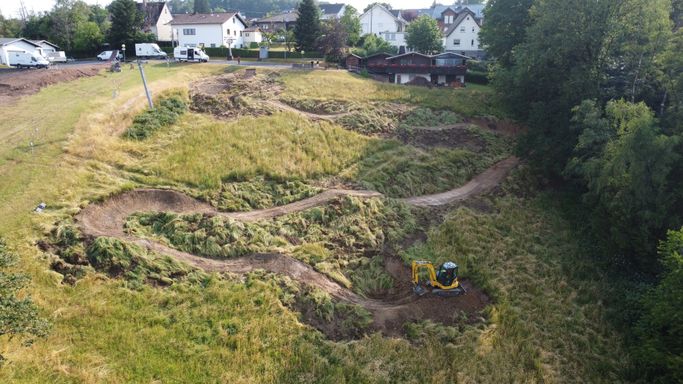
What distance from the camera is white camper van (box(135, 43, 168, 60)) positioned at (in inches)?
2272

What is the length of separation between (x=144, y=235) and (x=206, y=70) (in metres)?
31.4

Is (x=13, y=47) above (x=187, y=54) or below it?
above

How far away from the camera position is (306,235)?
24484mm

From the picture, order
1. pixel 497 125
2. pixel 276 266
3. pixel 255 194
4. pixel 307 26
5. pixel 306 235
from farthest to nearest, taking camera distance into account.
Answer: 1. pixel 307 26
2. pixel 497 125
3. pixel 255 194
4. pixel 306 235
5. pixel 276 266

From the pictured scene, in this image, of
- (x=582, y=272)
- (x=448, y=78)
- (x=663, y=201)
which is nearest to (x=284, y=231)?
(x=582, y=272)

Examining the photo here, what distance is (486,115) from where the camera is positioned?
43625 millimetres

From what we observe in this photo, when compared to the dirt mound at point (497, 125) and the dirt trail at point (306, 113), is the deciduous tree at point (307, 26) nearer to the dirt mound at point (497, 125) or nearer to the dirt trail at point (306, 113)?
the dirt trail at point (306, 113)

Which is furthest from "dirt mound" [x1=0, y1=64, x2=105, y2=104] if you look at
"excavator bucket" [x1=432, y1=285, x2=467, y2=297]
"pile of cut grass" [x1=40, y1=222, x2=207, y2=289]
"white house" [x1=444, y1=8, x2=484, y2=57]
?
"white house" [x1=444, y1=8, x2=484, y2=57]

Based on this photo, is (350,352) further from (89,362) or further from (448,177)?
(448,177)

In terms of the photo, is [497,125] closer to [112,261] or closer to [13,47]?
[112,261]

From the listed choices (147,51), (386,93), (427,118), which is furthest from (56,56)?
(427,118)

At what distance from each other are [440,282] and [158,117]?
24574mm

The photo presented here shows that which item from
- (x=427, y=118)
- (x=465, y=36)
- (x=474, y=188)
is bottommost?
(x=474, y=188)

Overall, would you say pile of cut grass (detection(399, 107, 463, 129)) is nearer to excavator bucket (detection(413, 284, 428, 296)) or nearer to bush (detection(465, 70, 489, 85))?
bush (detection(465, 70, 489, 85))
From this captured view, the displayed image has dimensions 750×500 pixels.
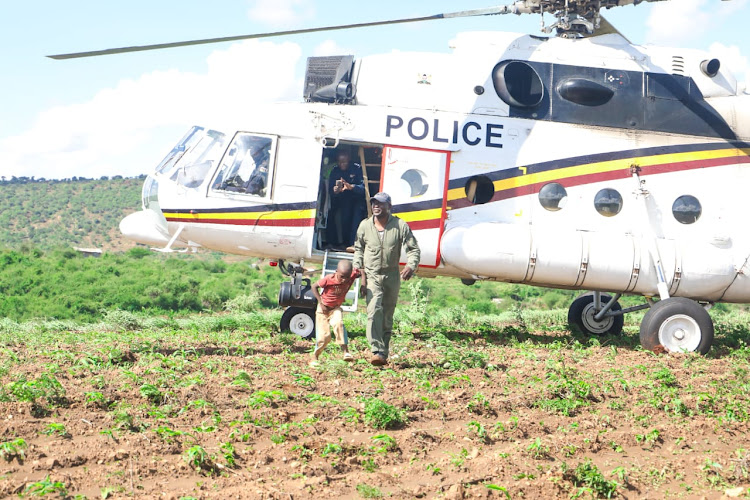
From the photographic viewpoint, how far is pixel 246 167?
1082 centimetres

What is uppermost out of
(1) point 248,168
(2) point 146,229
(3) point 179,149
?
(3) point 179,149

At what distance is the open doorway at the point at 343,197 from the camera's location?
11117 mm

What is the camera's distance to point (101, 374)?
7742 millimetres

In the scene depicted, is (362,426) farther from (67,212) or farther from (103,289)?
(67,212)

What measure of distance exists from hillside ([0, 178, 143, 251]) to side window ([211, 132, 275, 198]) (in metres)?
48.8

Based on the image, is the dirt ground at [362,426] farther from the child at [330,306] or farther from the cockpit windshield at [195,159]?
the cockpit windshield at [195,159]

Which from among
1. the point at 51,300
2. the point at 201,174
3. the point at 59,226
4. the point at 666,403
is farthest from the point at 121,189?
the point at 666,403

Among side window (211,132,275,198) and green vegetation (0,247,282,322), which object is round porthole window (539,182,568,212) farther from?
green vegetation (0,247,282,322)

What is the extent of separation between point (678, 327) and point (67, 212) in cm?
6665

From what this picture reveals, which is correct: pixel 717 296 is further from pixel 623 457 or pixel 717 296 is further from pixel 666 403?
pixel 623 457

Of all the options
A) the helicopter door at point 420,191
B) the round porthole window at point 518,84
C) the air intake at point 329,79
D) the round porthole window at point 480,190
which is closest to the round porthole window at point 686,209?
the round porthole window at point 518,84

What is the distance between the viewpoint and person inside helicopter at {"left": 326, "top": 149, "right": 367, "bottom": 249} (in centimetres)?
1133

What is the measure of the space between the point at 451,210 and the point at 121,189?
73702mm

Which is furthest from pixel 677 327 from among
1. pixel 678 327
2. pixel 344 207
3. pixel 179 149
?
pixel 179 149
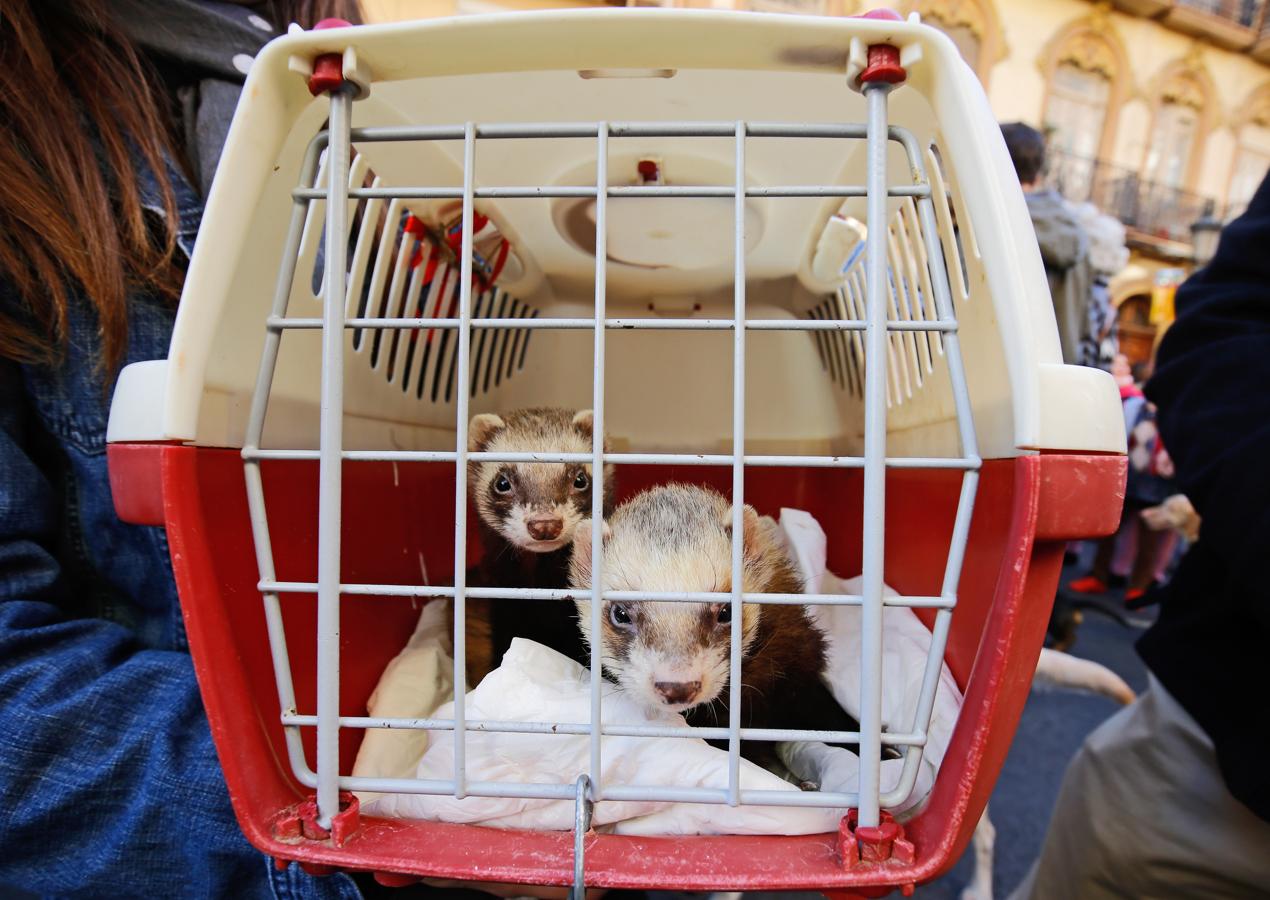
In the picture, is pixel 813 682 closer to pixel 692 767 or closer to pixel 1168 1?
pixel 692 767

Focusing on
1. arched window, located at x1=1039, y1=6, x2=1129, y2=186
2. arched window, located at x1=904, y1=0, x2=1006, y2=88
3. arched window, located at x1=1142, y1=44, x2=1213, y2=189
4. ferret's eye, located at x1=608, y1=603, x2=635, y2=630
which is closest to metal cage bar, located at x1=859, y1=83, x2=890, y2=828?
ferret's eye, located at x1=608, y1=603, x2=635, y2=630

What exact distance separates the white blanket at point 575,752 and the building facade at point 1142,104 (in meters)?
7.37

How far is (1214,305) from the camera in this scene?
0.72 m

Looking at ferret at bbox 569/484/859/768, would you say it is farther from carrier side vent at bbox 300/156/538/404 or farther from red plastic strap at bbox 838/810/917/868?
carrier side vent at bbox 300/156/538/404

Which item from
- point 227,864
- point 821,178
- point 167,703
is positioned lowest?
point 227,864

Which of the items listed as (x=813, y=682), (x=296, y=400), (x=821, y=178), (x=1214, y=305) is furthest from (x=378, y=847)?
(x=1214, y=305)

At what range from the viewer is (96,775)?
49 cm

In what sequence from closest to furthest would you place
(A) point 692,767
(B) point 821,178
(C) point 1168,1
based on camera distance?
(A) point 692,767, (B) point 821,178, (C) point 1168,1

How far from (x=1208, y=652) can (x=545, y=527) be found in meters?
0.73

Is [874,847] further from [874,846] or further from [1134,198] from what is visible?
[1134,198]

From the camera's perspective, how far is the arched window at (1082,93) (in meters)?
6.70

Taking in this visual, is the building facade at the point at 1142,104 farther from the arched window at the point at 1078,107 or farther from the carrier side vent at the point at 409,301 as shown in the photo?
the carrier side vent at the point at 409,301

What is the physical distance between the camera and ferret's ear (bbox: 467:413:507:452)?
86cm

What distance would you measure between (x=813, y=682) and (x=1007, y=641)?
1.16ft
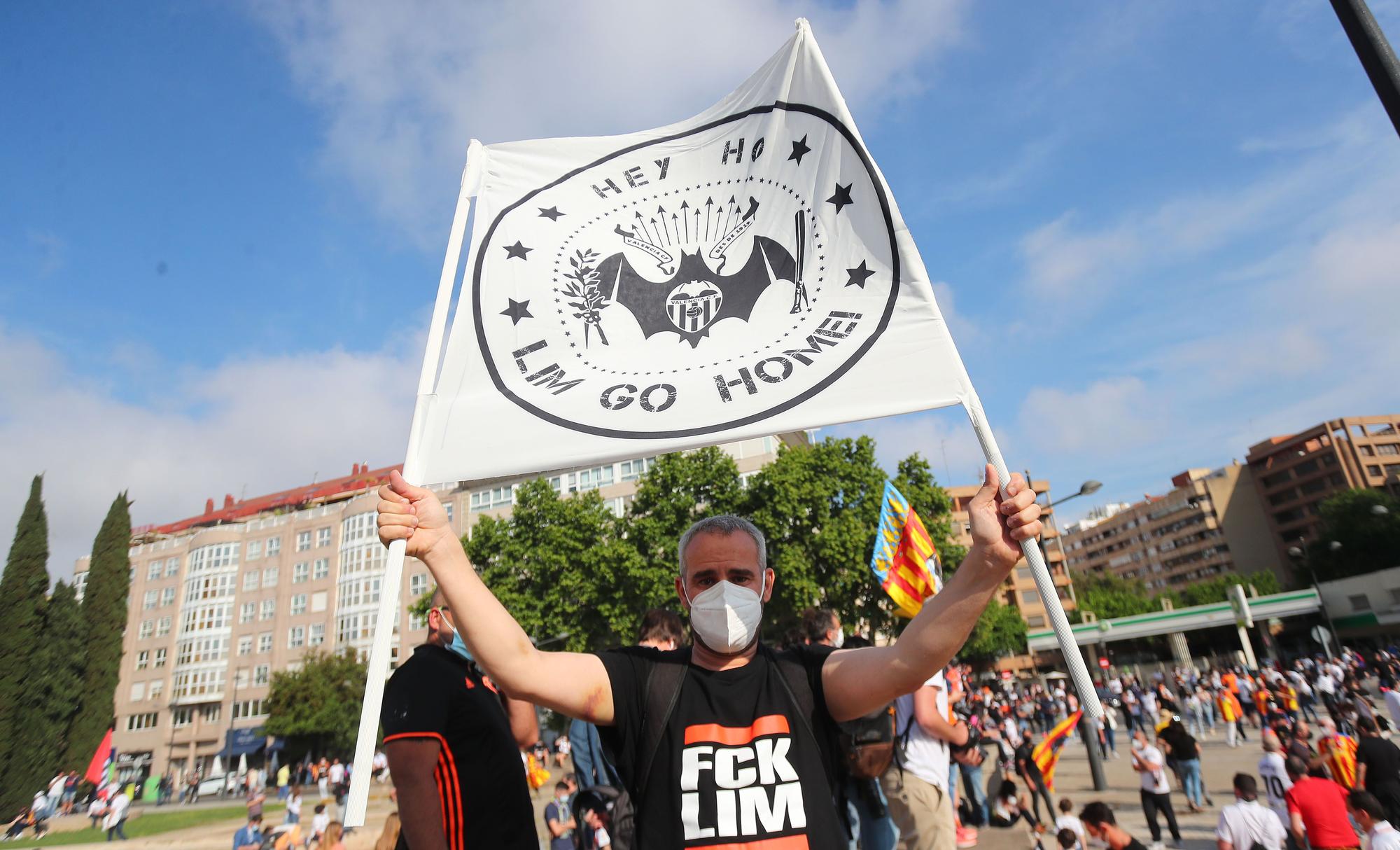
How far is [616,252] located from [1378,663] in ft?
128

→ **Objective**
Print all entries exactly. The images do not belong in the copy.

→ **Completed task**
What distance from the camera is white camper van (box(135, 43, 168, 60)) positioned at (in inches)?
2272

What is the length of separation between (x=144, y=235) and (x=206, y=70) (in metres)?
31.4

Is (x=13, y=47) above (x=187, y=54) or below it?
above

How far away from the camera position is (306,235)?
24484mm

From the picture, order
1. pixel 497 125
2. pixel 276 266
3. pixel 255 194
4. pixel 307 26
5. pixel 306 235
from farthest to nearest, taking camera distance into account.
Answer: 1. pixel 307 26
2. pixel 497 125
3. pixel 255 194
4. pixel 306 235
5. pixel 276 266

From the pictured scene, in this image, of
- (x=582, y=272)
- (x=448, y=78)
- (x=663, y=201)
which is nearest to (x=284, y=231)?
(x=582, y=272)

Examining the photo here, what distance is (486,115) from where the camera is positioned?
43625 millimetres

From what we observe in this photo, when compared to the dirt mound at point (497, 125) and the dirt trail at point (306, 113), is the deciduous tree at point (307, 26) nearer to the dirt mound at point (497, 125) or nearer to the dirt trail at point (306, 113)?
the dirt trail at point (306, 113)

Which is furthest from "dirt mound" [x1=0, y1=64, x2=105, y2=104] if you look at
"excavator bucket" [x1=432, y1=285, x2=467, y2=297]
"pile of cut grass" [x1=40, y1=222, x2=207, y2=289]
"white house" [x1=444, y1=8, x2=484, y2=57]
?
"white house" [x1=444, y1=8, x2=484, y2=57]

Based on this photo, is (350,352) further from (89,362) or further from (448,177)?
(448,177)

In terms of the photo, is [497,125] closer to [112,261] or closer to [13,47]?
[112,261]

From the listed choices (147,51), (386,93), (427,118), which is furthest from (56,56)?
(427,118)

At what distance from each other are [440,282] and [158,117]?
24574mm

The photo presented here shows that which item from
- (x=427, y=118)
- (x=465, y=36)
- (x=474, y=188)
is bottommost?
(x=474, y=188)

Overall, would you say pile of cut grass (detection(399, 107, 463, 129)) is nearer to excavator bucket (detection(413, 284, 428, 296)) or nearer to bush (detection(465, 70, 489, 85))?
bush (detection(465, 70, 489, 85))
From this captured view, the displayed image has dimensions 750×500 pixels.
From the photographic viewpoint, how far is pixel 246 167?
1082 centimetres

What is uppermost out of
(1) point 248,168
(2) point 146,229
(3) point 179,149
?
(3) point 179,149

At what distance is the open doorway at the point at 343,197 from the camera's location?
11117 mm

What is the camera's distance to point (101, 374)?
7742 millimetres

In the scene depicted, is (362,426) farther from (67,212) or farther from (103,289)?
(67,212)

What measure of distance exists from hillside ([0, 178, 143, 251]) to side window ([211, 132, 275, 198]) (in metres)?
48.8

Based on the image, is the dirt ground at [362,426] farther from the child at [330,306] or farther from the cockpit windshield at [195,159]?
the cockpit windshield at [195,159]

Which from among
1. the point at 51,300
2. the point at 201,174
3. the point at 59,226
4. the point at 666,403
is farthest from the point at 121,189?
the point at 666,403

Among side window (211,132,275,198) and green vegetation (0,247,282,322), which object is round porthole window (539,182,568,212) farther from?
green vegetation (0,247,282,322)

What is the extent of separation between point (678, 327) and point (67, 212) in cm?
6665

From what this picture reveals, which is correct: pixel 717 296 is further from pixel 623 457 or pixel 717 296 is further from pixel 666 403?
pixel 623 457

Of all the options
A) the helicopter door at point 420,191
B) the round porthole window at point 518,84
C) the air intake at point 329,79
D) the round porthole window at point 480,190
which is closest to the round porthole window at point 686,209?
the round porthole window at point 518,84

What is the distance between the viewpoint and person inside helicopter at {"left": 326, "top": 149, "right": 367, "bottom": 249} (in centimetres)?
1133

What is the measure of the space between the point at 451,210 and the point at 121,189?
73702mm

Which is furthest from pixel 677 327 from among
1. pixel 678 327
2. pixel 344 207
3. pixel 179 149
?
pixel 179 149
In the picture, is pixel 813 682 closer to pixel 692 767 or closer to pixel 1168 1?
pixel 692 767

Focusing on
1. arched window, located at x1=1039, y1=6, x2=1129, y2=186
2. arched window, located at x1=904, y1=0, x2=1006, y2=88
3. arched window, located at x1=1142, y1=44, x2=1213, y2=189
4. ferret's eye, located at x1=608, y1=603, x2=635, y2=630
which is closest to metal cage bar, located at x1=859, y1=83, x2=890, y2=828?
ferret's eye, located at x1=608, y1=603, x2=635, y2=630

What exact distance separates the white blanket at point 575,752 and the building facade at point 1142,104 (in meters)?
7.37

How far is (1214,305) from the camera in this scene?
0.72 m

Looking at ferret at bbox 569/484/859/768, would you say it is farther from carrier side vent at bbox 300/156/538/404 or farther from red plastic strap at bbox 838/810/917/868?
carrier side vent at bbox 300/156/538/404

Which item from
- point 227,864
- point 821,178
- point 167,703
is positioned lowest?
point 227,864

Which of the items listed as (x=813, y=682), (x=296, y=400), (x=821, y=178), (x=1214, y=305) is furthest from (x=378, y=847)?
(x=1214, y=305)

At what range from the viewer is (96,775)?
49 cm

In what sequence from closest to furthest would you place
(A) point 692,767
(B) point 821,178
(C) point 1168,1
based on camera distance?
(A) point 692,767, (B) point 821,178, (C) point 1168,1

How far from (x=1208, y=652) can (x=545, y=527) be found in meters?
0.73

Is [874,847] further from [874,846] or further from [1134,198] from what is visible?
[1134,198]

From the camera's perspective, how far is the arched window at (1082,93) (in meters)?
6.70

Taking in this visual, is the building facade at the point at 1142,104 farther from the arched window at the point at 1078,107 or farther from the carrier side vent at the point at 409,301 as shown in the photo?
the carrier side vent at the point at 409,301

What is the physical distance between the camera and ferret's ear (bbox: 467:413:507:452)?
86cm

What distance would you measure between (x=813, y=682) and (x=1007, y=641)?
1.16ft
How far is [616,252] located from [1378,663] in ft?
128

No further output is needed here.